Percebe-se, a partir das decisões ora mencionadas, que antes mesmo da aprovação das orientações pelo CNJ, o Judiciário já havia se mobilizado para que nenhuma das partes presentes nas recuperações judiciais restassem prejudicadas até que houvesse o restabelecimento integral das atividades comerciais das empresas e do mercado global, bem como daquelas que viessem acionar o judiciário visando a continuidade de suas atividades através do pagamento de seus débitos junto a seus credores.
Necessário, também, destacar a riqueza do embasamento da decisão proferida em favor da Odebrecht, eis que, até então, entendia-se que a realização da AGC deveria se dar de forma presencial. Assim, utilizando como fundamento os diversos Decretos e Resoluções por meio dos quais determinada medidas de isolamento social, e sem deixar de lado a importância do prosseguimento de atividades que têm reflexos econômicos, o Juiz ressaltou que “[...] é importante salientar que as autoridades governamentais enaltecem a necessidade de não se obstar toda e qualquer atividade empresarial ou civil, para evitar o colapso da economia, da produção do país e da continuidade do abastecimento de itens essenciais destinados à população“. Em outras palavras, tão necessário quanto a contenção da disseminação do SARS-COV-2, para fins de manter em funcionamento o sistema de saúde brasileiro, é a manutenção do sistema econômico.
Desta forma, a Carpena Advogados coloca-se inteiramente à disposição para sanar eventuais dúvidas quanto ao tema, bem como prestar auxílio jurídico com relação à Recuperação de Judicial, visando fomentar nossa economia e auxiliar no crescimento/desenvolvimento de nossos parceiros e clientes.

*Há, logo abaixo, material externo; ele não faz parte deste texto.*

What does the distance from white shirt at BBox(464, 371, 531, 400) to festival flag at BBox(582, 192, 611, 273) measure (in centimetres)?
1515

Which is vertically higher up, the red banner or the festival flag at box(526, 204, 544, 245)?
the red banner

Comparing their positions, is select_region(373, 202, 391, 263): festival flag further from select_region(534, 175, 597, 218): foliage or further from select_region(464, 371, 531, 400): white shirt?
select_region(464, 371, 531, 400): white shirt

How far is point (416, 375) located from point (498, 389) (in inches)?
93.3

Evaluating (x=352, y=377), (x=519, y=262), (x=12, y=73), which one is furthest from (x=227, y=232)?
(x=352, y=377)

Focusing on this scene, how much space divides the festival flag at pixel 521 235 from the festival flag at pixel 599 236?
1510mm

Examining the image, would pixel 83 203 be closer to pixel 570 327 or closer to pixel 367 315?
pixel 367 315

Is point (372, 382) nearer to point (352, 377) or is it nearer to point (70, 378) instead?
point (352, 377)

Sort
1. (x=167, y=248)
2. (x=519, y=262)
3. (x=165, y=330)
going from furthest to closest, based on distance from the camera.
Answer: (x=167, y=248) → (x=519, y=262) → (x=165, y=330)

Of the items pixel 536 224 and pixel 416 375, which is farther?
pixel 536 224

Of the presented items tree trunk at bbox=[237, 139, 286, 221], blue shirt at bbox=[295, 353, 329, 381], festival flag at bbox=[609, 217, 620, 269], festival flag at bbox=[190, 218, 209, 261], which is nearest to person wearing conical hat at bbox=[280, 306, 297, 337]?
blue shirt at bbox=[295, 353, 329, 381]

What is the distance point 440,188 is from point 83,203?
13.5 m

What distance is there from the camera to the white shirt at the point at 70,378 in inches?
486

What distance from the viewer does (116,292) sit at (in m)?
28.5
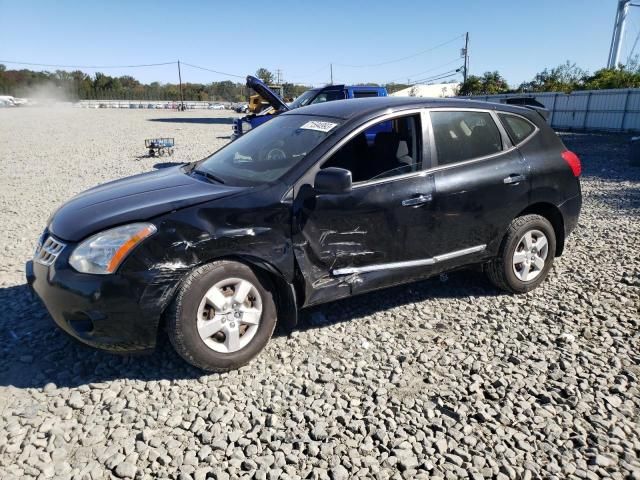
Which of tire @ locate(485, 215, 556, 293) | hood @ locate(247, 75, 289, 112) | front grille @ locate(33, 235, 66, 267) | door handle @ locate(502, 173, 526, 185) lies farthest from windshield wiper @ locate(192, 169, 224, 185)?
hood @ locate(247, 75, 289, 112)

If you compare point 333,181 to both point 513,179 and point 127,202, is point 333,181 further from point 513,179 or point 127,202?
point 513,179

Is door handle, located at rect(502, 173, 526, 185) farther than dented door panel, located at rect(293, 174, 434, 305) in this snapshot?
Yes

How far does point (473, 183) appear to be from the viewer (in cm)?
378

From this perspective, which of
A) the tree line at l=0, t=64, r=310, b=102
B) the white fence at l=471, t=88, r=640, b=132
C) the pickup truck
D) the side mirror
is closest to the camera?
the side mirror

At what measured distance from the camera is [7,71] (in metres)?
74.9

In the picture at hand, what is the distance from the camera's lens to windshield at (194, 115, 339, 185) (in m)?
3.37

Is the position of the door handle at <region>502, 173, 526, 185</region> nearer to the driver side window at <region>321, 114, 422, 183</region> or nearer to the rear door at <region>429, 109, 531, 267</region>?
the rear door at <region>429, 109, 531, 267</region>

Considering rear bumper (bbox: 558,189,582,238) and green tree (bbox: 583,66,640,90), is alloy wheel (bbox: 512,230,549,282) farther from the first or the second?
green tree (bbox: 583,66,640,90)

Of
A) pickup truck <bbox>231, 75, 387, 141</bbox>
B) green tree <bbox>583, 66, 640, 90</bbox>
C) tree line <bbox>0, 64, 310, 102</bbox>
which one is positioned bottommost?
pickup truck <bbox>231, 75, 387, 141</bbox>

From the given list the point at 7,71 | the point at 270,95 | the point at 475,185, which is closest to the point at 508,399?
the point at 475,185

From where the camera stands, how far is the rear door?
370 cm

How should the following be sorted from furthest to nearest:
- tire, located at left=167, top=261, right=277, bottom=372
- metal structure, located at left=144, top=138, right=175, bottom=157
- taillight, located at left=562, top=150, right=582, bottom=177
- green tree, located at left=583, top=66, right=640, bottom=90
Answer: green tree, located at left=583, top=66, right=640, bottom=90 < metal structure, located at left=144, top=138, right=175, bottom=157 < taillight, located at left=562, top=150, right=582, bottom=177 < tire, located at left=167, top=261, right=277, bottom=372

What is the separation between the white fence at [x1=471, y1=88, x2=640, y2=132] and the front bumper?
19969 millimetres

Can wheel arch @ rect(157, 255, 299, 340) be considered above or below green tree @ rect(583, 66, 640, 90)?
below
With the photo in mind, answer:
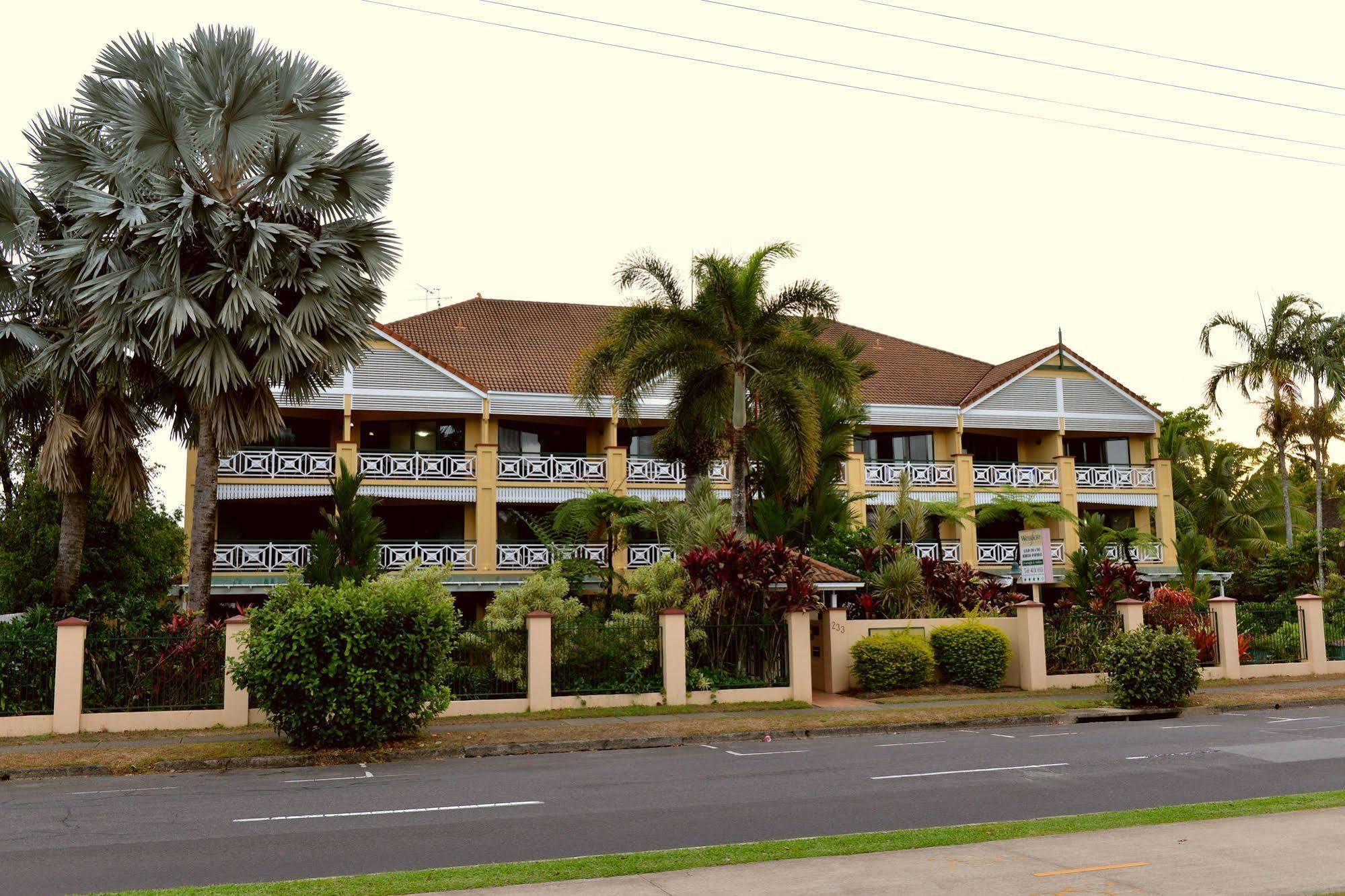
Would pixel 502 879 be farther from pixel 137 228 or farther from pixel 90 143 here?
pixel 90 143

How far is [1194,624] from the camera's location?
2412 cm

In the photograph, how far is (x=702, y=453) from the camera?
25.9 metres

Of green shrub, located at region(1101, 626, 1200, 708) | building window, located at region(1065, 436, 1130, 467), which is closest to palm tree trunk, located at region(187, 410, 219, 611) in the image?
green shrub, located at region(1101, 626, 1200, 708)

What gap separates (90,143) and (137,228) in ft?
6.84

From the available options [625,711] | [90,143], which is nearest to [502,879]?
[625,711]

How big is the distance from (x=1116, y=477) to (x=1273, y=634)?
11.8 m

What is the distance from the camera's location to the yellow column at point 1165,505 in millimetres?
36188

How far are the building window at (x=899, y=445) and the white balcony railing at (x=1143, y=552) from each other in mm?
6246

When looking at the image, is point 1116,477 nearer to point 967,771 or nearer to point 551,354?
point 551,354

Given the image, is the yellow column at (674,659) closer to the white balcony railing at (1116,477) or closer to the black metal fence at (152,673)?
the black metal fence at (152,673)

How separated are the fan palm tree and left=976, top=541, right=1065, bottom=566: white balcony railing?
24281 millimetres

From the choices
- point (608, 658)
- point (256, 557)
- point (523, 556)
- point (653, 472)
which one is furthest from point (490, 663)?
point (653, 472)

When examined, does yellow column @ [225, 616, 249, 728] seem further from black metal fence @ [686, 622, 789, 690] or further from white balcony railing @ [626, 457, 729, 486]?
white balcony railing @ [626, 457, 729, 486]

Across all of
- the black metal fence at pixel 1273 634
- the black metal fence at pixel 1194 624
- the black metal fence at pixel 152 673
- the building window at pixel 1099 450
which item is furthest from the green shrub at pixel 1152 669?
the building window at pixel 1099 450
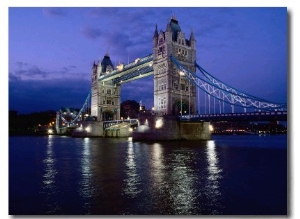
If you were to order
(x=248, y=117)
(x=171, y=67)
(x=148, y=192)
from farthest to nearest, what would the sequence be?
(x=171, y=67)
(x=248, y=117)
(x=148, y=192)

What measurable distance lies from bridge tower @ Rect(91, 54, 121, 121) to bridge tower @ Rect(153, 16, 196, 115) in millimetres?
23591

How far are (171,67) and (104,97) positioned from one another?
2767cm

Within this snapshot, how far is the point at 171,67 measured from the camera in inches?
1565

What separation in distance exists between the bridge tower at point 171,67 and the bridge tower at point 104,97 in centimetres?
2359

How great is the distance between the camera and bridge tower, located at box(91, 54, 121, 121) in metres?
63.9

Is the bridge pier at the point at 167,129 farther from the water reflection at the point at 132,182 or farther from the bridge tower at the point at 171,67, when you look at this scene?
the water reflection at the point at 132,182

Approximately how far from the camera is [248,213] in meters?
7.75

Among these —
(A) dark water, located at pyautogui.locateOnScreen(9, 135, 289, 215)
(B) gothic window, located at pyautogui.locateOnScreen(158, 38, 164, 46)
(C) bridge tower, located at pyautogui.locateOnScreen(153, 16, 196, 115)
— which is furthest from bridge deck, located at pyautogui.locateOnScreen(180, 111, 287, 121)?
(A) dark water, located at pyautogui.locateOnScreen(9, 135, 289, 215)

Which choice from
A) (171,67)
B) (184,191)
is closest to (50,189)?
(184,191)

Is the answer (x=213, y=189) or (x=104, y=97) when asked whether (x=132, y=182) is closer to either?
(x=213, y=189)

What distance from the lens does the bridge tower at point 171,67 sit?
3969cm

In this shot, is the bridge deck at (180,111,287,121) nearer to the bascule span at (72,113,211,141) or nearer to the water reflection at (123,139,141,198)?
the bascule span at (72,113,211,141)

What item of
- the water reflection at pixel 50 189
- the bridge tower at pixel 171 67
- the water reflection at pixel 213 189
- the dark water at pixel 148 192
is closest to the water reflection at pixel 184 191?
the dark water at pixel 148 192
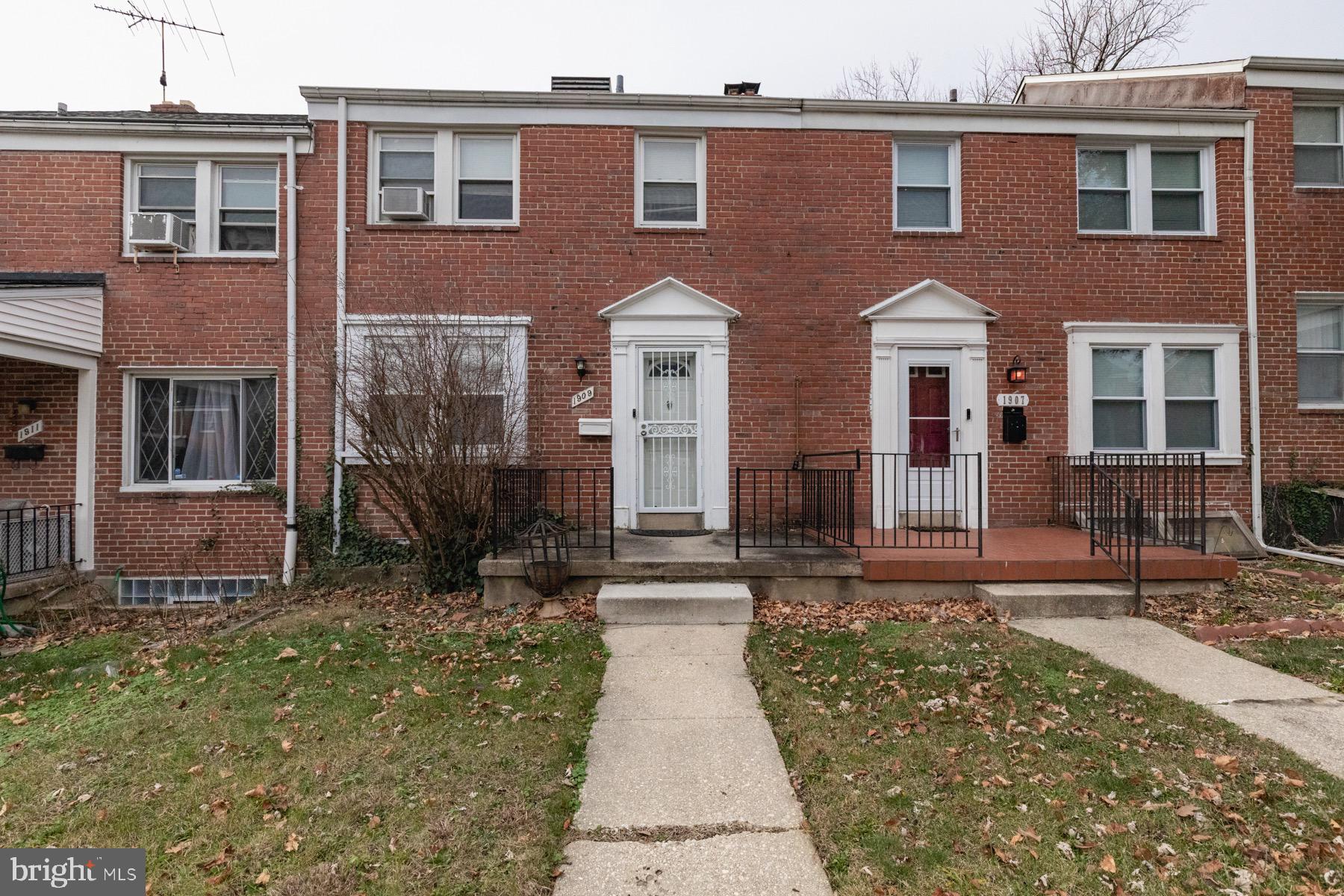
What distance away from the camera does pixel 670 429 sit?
8.55 meters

[1] Art. 2º Recomendar a todos os Juízos com competência para o julgamento de ações de recuperação empresarial e falência que suspendam a realização de Assembleias Gerais de Credores presenciais, em cumprimento às determinações das autoridades sanitárias enquanto durar a situação de pandemia de Covid-19.
[...]
Art. 3º Recomendar a todos os Juízos com competência para o julgamento de ações de recuperação empresarial e falência que prorroguem o prazo de duração da suspensão (stay period) estabelecida no art. 6º da Lei nº 11.101, de 9 de fevereiro de 2005, nos casos em que houver necessidade de adiamento da realização da Assembleia Geral de Credores e até o momento em que seja possível a decisão sobre a homologação ou não do resultado da referida Assembleia Geral de Credores.
Parágrafo único. Verificada a urgência da realização da Assembleia Geral de Credores para a manutenção das atividades empresariais da devedora e para o início dos necessários pagamentos aos credores, recomenda-se aos Juízos que autorizem a realização de Assembleia Geral de Credores virtual, cabendo aos administradores judiciais providenciarem sua realização, se possível.
Parágrafo único. Considerando que o descumprimento pela devedora das obrigações assumidas no plano de recuperação pode ser decorrente das medidas de distanciamento social e de quarentena impostas pelas autoridades públicas para o combate à pandemia de Covid-19, recomenda-se aos Juízos que considerem a ocorrência de força maior ou de caso fortuito para relativizar a aplicação do art. 73, inc. IV, da Lei nº 11.101, de 9 de fevereiro de 2005.